▶ _LAVORO RICHIESTO_:
**A)** Elenca tutti i santi nominati nell'articolo sul nuovo arcivescovo di Torino.
**B)** Prosegui l'articolo sul nuovo arcivescovo di Torino a partire dall'ultima frase riportata.

── SEZIONE DI TESTO ──

SACRO & PROFANO

Repole alla ricerca dell'identità, sulle orme del cardinale Zuppi

Primi gravosi impegni del neo arcivescovo di Torino, dai festeggiamenti in onore di Santa Rita all'elezione del presidente della Cei. Meno presenzialismo e più ascolto delle comunità. Il mancato autodafé di Enzo Bianchi. Un ricordo di Sodano

Primi passi del nuovo arcivescovo. A Torino ha presieduto i festeggiamenti in onore di Santa Rita partecipando in piviale alla tradizionale processione accanto al parroco e suo sodale monsignor Mauro Rivella, da anni il più “episcopabile” dei “boariniani” e che nei suoi anni romani ha potuto sperimentare, in qualità di segretario dell’Apsa, la “misericordia” di papa Francesco che lo ha rimandato a Torino senza tanti complimenti. Tutti attendono con ansia di conoscere a quale ruolo monsignor Roberto Repole lo destinerà. Il quale, catapultato dal tranquillo ruolo di docente e studioso frequentatore di convegni ai gravosi impegni pastorali, domenica scorsa, dopo il conferimento del ministero di lettore in cattedrale, è apparso piuttosto provato. Ha presieduto pure per la prima volta il consiglio presbiterale e l’impressione è che assisteremo ad un cambiamento di ritmo, non più il vescovo girandola e presenzialista alla Nosiglia, ma un pastore in più attento ascolto delle comunità. Anche in una delle sue prime interviste, monsignor Repole ha usato per ben due volte la parola identità – una parola che i vescovi e i teologi progressisti evitano in quanto, insieme a verità, sarebbe associata alla violenza – ma in assenza della quale «non c’è vero dialogo». In ultimo, il primo consiglio presbiterale ha deciso la riduzione ad usi profani della cappella di S. Giovanni XXIII e della chiesa di S. Rocco di Venaria. Come inizio, non proprio un segnale esaltante.

───
── VOCI FORNITE ──

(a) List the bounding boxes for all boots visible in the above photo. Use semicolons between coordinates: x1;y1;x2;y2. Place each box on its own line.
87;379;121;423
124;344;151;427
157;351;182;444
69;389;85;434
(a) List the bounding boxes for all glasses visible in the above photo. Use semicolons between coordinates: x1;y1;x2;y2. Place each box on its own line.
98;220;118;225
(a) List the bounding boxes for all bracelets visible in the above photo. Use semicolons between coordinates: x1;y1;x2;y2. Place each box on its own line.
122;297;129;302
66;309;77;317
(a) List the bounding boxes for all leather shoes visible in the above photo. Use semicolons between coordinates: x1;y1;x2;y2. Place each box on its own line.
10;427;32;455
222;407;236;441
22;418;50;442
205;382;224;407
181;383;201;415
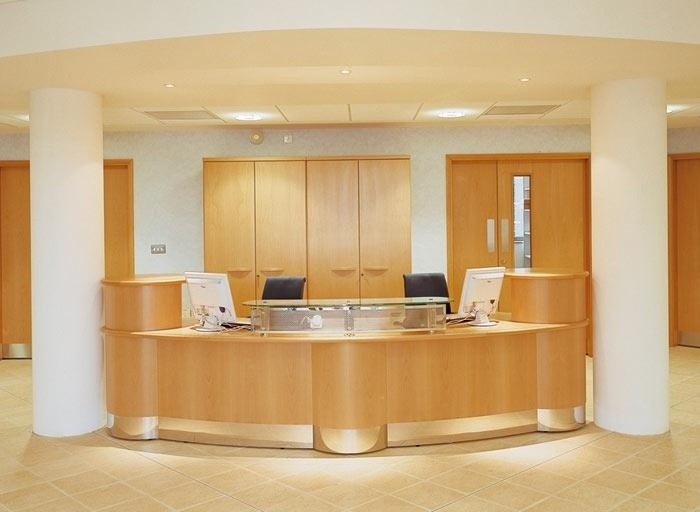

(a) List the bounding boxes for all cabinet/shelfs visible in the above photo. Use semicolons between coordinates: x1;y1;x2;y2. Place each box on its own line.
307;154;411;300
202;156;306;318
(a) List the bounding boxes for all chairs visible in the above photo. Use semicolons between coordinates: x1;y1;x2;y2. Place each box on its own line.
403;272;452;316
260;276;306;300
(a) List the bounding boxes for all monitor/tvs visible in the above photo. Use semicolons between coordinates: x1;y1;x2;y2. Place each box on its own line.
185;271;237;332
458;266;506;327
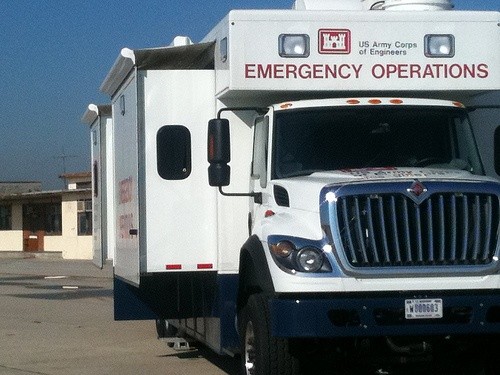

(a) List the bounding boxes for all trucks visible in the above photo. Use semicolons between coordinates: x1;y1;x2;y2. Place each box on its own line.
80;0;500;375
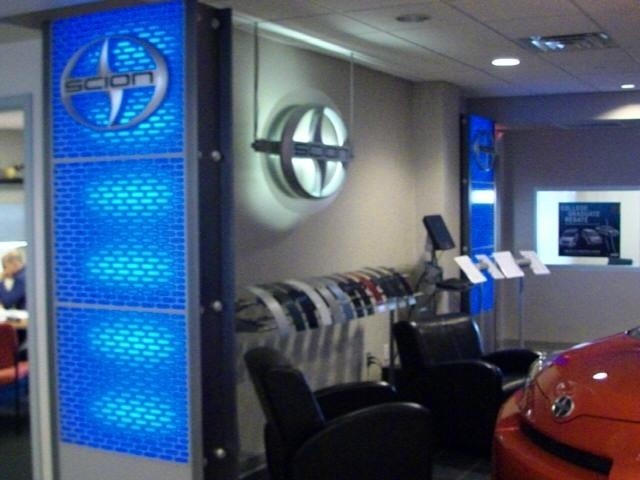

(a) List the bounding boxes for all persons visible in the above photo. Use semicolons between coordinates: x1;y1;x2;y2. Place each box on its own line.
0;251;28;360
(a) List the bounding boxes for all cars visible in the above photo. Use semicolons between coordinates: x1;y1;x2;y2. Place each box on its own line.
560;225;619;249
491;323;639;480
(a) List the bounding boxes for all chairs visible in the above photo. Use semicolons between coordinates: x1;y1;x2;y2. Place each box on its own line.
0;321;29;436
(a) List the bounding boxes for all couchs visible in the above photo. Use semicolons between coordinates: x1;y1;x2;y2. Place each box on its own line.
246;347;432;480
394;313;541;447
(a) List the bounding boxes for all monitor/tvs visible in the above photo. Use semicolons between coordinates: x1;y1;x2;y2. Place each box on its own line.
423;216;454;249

───

▶ _RISULTATI ATTESI_:
**A)** Santa Rita, S. Giovanni XXIII, S. Rocco

**B)**
Lunedì, Sua Eccellenza è poi sbarcato a Roma dove, indossando per la prima volta l’abito piano filettato, ha partecipato con i confratelli vescovi della Cei, all’incontro a porte chiuse con il papa. Alcuni coraggiosi hanno posto al Santo Padre alcune domande, soprattutto di chiarimento rispetto alle sue ultime esternazioni, ottenendo risposte alcune chiare e altre vaghe. Fra i coraggiosi – va detto – monsignor Derio Olivero, vescovo di Pinerolo, il quale ha chiesto rispettosamente conto della mancata partecipazione di Francesco all’incontro di Firenze. La risposta è stata che gli era stata segnalata la presenza di alcuni soggetti implicati nell’industria delle armi. Il papa ha insistito molto sull’istituzione dei tribunali diocesani e a chi ha eccepito, ha raccontato di un vescovo che si era rivolto a lui con le obiezioni sollevate dal suo tribunale ecclesiastico rispetto allo scioglimento di un vincolo matrimoniale. La risposta di Bergoglio al povero presule, lapidaria e significativa, è stata in perfetto stile gesuitico – ad una domanda rispondere sempre con una domanda –: «Lei ha una penna sulla scrivania?». Un chiaro invito ad esercitare la potestà giudiziaria del vescovo senza troppo considerare le ragioni del diritto e, di conseguenza, procedere all’annullamento.  Naturalmente, come era prevedibile, i vari vescovi canonisti presenti, tra cui monsignor Egidio Miragoli di Mondovì, sono rimasti di stucco.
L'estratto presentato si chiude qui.